[Items about scene geometry]
----

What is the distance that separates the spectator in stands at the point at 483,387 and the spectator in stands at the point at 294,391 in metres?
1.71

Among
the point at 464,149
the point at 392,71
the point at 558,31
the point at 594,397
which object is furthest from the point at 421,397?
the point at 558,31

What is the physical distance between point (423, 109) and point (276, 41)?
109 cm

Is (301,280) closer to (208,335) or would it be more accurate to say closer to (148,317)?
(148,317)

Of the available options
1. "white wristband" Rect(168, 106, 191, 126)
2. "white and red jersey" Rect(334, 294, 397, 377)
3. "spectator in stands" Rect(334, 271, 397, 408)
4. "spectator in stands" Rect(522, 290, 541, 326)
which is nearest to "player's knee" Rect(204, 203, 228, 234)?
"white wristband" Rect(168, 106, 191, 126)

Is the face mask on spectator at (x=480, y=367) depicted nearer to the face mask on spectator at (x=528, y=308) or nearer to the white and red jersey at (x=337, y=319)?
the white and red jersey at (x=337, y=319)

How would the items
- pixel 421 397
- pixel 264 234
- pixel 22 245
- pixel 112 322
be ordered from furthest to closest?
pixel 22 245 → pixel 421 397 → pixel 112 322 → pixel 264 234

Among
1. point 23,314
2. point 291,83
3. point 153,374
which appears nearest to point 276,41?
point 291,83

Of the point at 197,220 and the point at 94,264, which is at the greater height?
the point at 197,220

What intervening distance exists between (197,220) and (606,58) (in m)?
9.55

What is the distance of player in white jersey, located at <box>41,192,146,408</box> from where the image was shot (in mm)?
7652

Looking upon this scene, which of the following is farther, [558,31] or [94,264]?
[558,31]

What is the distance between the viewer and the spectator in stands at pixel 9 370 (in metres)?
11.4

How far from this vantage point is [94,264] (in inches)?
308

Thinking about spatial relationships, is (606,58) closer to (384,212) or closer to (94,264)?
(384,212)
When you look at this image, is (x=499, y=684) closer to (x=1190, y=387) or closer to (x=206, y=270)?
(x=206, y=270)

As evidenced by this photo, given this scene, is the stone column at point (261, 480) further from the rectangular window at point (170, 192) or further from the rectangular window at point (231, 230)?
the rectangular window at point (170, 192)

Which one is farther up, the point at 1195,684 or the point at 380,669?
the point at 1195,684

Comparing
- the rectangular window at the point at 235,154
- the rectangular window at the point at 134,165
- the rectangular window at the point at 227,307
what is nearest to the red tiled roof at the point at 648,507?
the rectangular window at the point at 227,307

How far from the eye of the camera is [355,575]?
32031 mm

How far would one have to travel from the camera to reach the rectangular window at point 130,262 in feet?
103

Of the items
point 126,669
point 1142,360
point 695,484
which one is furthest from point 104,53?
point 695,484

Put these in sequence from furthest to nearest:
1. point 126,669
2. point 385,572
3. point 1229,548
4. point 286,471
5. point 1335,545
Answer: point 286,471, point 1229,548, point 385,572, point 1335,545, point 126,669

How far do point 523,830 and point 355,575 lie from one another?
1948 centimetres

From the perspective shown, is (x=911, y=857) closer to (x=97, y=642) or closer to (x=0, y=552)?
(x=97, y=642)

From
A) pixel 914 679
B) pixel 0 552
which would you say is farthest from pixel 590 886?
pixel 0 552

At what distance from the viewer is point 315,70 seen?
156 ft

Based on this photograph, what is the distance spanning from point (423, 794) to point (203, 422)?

----

#### Short problem
Render all the items above as a numbered list with one line per entry, and leave out the blank lines.

#### Reply
1. What is the distance that separates the spectator in stands at the point at 483,387 and the spectator in stands at the point at 294,391 in metres?
2. 1.71
3. Among
4. the point at 464,149
5. the point at 392,71
6. the point at 558,31
7. the point at 594,397
8. which object is furthest from the point at 421,397?
9. the point at 558,31
10. What is the physical distance between point (423, 109) and point (276, 41)?
11. 109 cm
12. Is (301,280) closer to (208,335) or would it be more accurate to say closer to (148,317)?
13. (148,317)
14. Of the available options
15. 1. "white wristband" Rect(168, 106, 191, 126)
16. 2. "white and red jersey" Rect(334, 294, 397, 377)
17. 3. "spectator in stands" Rect(334, 271, 397, 408)
18. 4. "spectator in stands" Rect(522, 290, 541, 326)
19. which is nearest to "player's knee" Rect(204, 203, 228, 234)?
20. "white wristband" Rect(168, 106, 191, 126)
21. Is the face mask on spectator at (x=480, y=367) depicted nearer to the face mask on spectator at (x=528, y=308) or nearer to the white and red jersey at (x=337, y=319)?
22. the white and red jersey at (x=337, y=319)
23. How would the items
24. - pixel 421 397
25. - pixel 264 234
26. - pixel 22 245
27. - pixel 112 322
28. be ordered from furthest to closest?
29. pixel 22 245 → pixel 421 397 → pixel 112 322 → pixel 264 234
30. Among
31. 1. point 23,314
32. 2. point 291,83
33. 3. point 153,374
34. which appears nearest to point 276,41?
35. point 291,83
36. Of the point at 197,220 and the point at 94,264, which is at the greater height?
37. the point at 197,220
38. What intervening distance exists between (197,220) and (606,58) (in m)?
39. 9.55
40. What is the distance of player in white jersey, located at <box>41,192,146,408</box> from where the image was shot (in mm)?
41. 7652
42. Looking upon this scene, which of the following is farther, [558,31] or [94,264]?
43. [558,31]
44. What is the distance between the viewer and the spectator in stands at pixel 9 370 (in metres)?
45. 11.4
46. How far from this vantage point is [94,264] (in inches)?
47. 308
48. Thinking about spatial relationships, is (606,58) closer to (384,212) or closer to (94,264)?
49. (384,212)
50. When you look at this image, is (x=499, y=684) closer to (x=1190, y=387) or closer to (x=206, y=270)?
51. (x=206, y=270)
52. As evidenced by this photo, given this scene, is the stone column at point (261, 480) further from the rectangular window at point (170, 192) or further from the rectangular window at point (231, 230)?
53. the rectangular window at point (170, 192)
54. Which one is farther up, the point at 1195,684 or the point at 380,669?
55. the point at 1195,684
56. Comparing
57. - the rectangular window at the point at 235,154
58. - the rectangular window at the point at 134,165
59. - the rectangular window at the point at 227,307
60. what is nearest to the red tiled roof at the point at 648,507?
61. the rectangular window at the point at 227,307
62. How far from the eye of the camera is [355,575]?
63. 32031 mm
64. How far would one have to travel from the camera to reach the rectangular window at point 130,262 in feet?
65. 103
66. Of the items
67. point 126,669
68. point 1142,360
69. point 695,484
70. which one is furthest from point 104,53?
71. point 695,484
72. Put these in sequence from furthest to nearest:
73. 1. point 126,669
74. 2. point 385,572
75. 3. point 1229,548
76. 4. point 286,471
77. 5. point 1335,545
78. Answer: point 286,471, point 1229,548, point 385,572, point 1335,545, point 126,669
79. How far do point 523,830 and point 355,575 lie from one another?
80. 1948 centimetres
81. From the perspective shown, is (x=911, y=857) closer to (x=97, y=642) or closer to (x=0, y=552)?
82. (x=97, y=642)
83. From
84. A) pixel 914 679
85. B) pixel 0 552
86. which would you say is farthest from pixel 590 886?
87. pixel 0 552
88. At what distance from the viewer is point 315,70 seen?
89. 156 ft
90. Based on this photograph, what is the distance spanning from point (423, 794) to point (203, 422)?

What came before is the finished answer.